WHAT TO WORK ON: Turn the stretch of data from the start through the line containing "than 20? less" into a Markdown table with the columns "Row" and "Line". Give each line a row number and leave out blank lines.

§

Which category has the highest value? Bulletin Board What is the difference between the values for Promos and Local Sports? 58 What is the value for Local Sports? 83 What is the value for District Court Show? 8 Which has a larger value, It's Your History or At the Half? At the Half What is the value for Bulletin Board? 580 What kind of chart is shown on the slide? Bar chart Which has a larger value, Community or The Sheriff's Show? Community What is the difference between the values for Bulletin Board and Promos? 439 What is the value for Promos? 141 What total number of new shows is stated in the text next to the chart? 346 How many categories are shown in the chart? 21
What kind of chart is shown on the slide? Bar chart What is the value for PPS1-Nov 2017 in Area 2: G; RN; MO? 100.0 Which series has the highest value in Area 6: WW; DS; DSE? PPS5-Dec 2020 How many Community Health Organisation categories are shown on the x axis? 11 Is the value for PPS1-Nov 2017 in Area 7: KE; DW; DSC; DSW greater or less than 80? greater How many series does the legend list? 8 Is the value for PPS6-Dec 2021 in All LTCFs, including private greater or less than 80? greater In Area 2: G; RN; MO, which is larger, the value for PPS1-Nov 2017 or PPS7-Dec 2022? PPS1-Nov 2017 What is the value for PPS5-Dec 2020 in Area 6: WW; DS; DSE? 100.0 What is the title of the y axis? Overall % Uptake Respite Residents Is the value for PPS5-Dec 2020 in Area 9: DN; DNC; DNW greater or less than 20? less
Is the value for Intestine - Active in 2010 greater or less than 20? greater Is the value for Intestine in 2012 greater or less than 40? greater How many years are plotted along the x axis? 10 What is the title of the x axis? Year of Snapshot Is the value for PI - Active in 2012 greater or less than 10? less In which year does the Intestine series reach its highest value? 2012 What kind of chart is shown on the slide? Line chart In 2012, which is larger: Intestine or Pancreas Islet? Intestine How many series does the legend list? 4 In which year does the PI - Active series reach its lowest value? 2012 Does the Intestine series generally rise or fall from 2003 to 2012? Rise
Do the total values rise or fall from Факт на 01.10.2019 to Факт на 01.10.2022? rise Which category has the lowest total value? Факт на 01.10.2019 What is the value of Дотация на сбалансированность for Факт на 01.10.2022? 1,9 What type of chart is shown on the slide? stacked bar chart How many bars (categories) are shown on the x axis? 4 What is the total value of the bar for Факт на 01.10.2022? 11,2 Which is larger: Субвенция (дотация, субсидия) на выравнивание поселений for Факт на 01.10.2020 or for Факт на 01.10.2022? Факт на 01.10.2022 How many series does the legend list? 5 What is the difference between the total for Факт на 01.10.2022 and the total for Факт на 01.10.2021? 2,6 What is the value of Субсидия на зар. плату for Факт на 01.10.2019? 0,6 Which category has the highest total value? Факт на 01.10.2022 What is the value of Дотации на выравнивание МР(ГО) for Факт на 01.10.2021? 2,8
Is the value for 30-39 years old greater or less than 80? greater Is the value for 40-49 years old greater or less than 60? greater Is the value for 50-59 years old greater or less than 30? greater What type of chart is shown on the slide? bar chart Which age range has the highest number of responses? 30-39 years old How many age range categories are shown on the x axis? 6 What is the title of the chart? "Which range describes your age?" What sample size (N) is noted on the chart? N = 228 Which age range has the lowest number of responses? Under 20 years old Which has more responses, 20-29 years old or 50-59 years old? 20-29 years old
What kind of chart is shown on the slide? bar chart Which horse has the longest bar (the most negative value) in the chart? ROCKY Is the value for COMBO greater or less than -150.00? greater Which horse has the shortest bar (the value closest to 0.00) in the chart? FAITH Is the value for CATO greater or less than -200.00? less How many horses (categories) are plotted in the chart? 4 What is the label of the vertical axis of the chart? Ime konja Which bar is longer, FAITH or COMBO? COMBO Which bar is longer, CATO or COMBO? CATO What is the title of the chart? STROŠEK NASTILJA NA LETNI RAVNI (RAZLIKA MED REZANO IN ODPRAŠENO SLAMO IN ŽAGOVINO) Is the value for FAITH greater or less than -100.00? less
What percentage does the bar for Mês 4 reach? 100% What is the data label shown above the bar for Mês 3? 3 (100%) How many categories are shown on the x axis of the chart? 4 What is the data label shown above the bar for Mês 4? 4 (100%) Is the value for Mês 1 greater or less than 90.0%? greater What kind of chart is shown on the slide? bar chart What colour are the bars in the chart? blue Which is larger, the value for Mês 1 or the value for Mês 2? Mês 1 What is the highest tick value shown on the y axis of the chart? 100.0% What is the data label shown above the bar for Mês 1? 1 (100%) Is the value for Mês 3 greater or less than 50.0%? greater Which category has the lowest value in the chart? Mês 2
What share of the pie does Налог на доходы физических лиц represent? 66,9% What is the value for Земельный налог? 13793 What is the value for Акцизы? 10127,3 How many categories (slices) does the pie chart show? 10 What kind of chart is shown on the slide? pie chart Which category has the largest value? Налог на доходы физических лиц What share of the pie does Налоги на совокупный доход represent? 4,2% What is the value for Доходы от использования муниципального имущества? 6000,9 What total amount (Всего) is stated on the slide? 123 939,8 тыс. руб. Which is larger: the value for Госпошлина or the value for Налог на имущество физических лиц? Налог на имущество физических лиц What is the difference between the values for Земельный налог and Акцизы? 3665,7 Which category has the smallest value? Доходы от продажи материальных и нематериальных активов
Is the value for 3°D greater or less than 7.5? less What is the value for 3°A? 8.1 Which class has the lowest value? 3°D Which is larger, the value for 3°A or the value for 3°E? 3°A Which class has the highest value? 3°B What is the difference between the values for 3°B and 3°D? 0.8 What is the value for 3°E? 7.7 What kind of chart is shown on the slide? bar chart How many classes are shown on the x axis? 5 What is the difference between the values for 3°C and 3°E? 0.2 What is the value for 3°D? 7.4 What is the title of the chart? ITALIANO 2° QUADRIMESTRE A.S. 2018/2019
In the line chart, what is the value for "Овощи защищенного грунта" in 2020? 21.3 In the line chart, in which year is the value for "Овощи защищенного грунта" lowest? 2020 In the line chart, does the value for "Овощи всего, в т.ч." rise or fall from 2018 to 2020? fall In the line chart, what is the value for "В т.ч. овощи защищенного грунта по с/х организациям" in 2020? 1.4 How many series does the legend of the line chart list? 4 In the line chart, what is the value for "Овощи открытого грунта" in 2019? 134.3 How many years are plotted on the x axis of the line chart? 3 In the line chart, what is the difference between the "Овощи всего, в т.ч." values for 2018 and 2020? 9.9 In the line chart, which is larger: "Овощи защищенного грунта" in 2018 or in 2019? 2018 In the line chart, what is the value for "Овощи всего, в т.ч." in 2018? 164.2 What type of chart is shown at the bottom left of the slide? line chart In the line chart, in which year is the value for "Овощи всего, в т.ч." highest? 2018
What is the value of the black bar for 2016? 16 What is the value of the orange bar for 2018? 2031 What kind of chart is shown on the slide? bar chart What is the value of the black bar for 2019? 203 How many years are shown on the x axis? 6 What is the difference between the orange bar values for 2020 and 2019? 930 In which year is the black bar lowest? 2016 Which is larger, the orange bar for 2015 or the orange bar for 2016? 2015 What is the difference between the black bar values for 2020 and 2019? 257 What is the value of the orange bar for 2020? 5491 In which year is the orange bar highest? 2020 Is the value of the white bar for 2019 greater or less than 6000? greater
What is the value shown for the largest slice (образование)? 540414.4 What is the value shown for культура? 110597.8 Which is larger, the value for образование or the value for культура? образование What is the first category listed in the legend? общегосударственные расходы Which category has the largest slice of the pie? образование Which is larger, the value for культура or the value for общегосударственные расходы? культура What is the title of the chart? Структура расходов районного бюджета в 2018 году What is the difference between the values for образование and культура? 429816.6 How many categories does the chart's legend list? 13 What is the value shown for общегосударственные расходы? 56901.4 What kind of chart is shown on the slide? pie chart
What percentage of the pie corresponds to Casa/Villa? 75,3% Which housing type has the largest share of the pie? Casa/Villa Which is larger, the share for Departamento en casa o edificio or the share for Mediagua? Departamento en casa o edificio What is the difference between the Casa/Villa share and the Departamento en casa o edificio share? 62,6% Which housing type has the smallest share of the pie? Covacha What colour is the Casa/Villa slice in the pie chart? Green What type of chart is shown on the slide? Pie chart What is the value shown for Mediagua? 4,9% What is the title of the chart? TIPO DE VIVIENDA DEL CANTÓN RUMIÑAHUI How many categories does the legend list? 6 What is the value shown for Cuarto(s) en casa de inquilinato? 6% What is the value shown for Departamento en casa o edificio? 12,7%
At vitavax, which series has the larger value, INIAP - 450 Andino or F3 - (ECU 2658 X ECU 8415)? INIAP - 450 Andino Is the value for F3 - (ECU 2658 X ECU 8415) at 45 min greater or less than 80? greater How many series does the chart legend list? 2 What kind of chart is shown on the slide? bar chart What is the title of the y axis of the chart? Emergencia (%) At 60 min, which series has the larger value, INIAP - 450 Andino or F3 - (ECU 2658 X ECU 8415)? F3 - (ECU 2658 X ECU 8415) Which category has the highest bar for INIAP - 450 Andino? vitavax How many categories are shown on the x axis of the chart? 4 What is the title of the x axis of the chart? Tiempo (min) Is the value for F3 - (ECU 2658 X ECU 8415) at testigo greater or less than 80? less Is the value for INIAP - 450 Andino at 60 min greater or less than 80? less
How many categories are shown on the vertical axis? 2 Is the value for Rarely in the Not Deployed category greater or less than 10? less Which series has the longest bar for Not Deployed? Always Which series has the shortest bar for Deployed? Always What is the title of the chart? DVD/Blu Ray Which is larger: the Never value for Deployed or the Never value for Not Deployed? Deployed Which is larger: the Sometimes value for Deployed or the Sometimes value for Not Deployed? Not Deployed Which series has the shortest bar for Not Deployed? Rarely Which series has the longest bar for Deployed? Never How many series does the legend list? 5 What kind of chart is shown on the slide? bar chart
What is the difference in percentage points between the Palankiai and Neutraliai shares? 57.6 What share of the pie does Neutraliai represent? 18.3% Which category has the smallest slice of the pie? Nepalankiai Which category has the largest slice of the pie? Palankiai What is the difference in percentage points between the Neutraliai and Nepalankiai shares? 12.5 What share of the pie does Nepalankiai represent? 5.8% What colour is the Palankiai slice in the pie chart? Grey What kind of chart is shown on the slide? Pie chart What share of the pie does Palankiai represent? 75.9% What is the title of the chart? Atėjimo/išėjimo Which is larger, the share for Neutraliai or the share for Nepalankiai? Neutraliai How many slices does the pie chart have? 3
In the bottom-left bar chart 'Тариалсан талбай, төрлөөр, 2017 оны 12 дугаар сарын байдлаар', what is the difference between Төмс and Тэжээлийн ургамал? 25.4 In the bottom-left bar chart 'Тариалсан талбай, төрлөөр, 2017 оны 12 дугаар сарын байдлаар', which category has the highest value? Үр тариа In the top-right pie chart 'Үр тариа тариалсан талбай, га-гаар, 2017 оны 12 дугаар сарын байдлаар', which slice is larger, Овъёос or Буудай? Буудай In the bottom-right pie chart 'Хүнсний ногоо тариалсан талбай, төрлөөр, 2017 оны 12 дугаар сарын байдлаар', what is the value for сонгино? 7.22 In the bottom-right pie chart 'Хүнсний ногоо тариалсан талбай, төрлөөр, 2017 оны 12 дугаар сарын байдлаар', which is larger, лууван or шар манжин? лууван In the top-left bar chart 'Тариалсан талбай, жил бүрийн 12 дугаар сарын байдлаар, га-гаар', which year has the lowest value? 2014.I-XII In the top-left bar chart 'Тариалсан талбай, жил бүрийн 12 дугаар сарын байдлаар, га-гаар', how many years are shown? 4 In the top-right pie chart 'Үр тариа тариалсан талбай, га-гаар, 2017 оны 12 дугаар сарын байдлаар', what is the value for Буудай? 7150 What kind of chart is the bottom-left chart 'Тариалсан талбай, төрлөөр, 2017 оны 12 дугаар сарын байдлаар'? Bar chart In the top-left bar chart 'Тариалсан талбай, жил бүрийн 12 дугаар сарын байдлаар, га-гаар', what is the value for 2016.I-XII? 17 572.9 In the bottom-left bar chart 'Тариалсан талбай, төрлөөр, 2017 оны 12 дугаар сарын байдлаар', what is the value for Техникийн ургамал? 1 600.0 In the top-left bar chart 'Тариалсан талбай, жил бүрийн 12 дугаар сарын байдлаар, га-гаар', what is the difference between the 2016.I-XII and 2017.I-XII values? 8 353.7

§

SOLUTION:
| Row | Line |
|---|---|
| 1 | Which category has the highest value? Bulletin Board What is the difference between the values for Promos and Local Sports? 58 What is the value for Local Sports? 83 What is the value for District Court Show? 8 Which has a larger value, It's Your History or At the Half? At the Half What is the value for Bulletin Board? 580 What kind of chart is shown on the slide? Bar chart Which has a larger value, Community or The Sheriff's Show? Community What is the difference between the values for Bulletin Board and Promos? 439 What is the value for Promos? 141 What total number of new shows is stated in the text next to the chart? 346 How many categories are shown in the chart? 21 |
| 2 | What kind of chart is shown on the slide? Bar chart What is the value for PPS1-Nov 2017 in Area 2: G; RN; MO? 100.0 Which series has the highest value in Area 6: WW; DS; DSE? PPS5-Dec 2020 How many Community Health Organisation categories are shown on the x axis? 11 Is the value for PPS1-Nov 2017 in Area 7: KE; DW; DSC; DSW greater or less than 80? greater How many series does the legend list? 8 Is the value for PPS6-Dec 2021 in All LTCFs, including private greater or less than 80? greater In Area 2: G; RN; MO, which is larger, the value for PPS1-Nov 2017 or PPS7-Dec 2022? PPS1-Nov 2017 What is the value for PPS5-Dec 2020 in Area 6: WW; DS; DSE? 100.0 What is the title of the y axis? Overall % Uptake Respite Residents Is the value for PPS5-Dec 2020 in Area 9: DN; DNC; DNW greater or less than 20? less |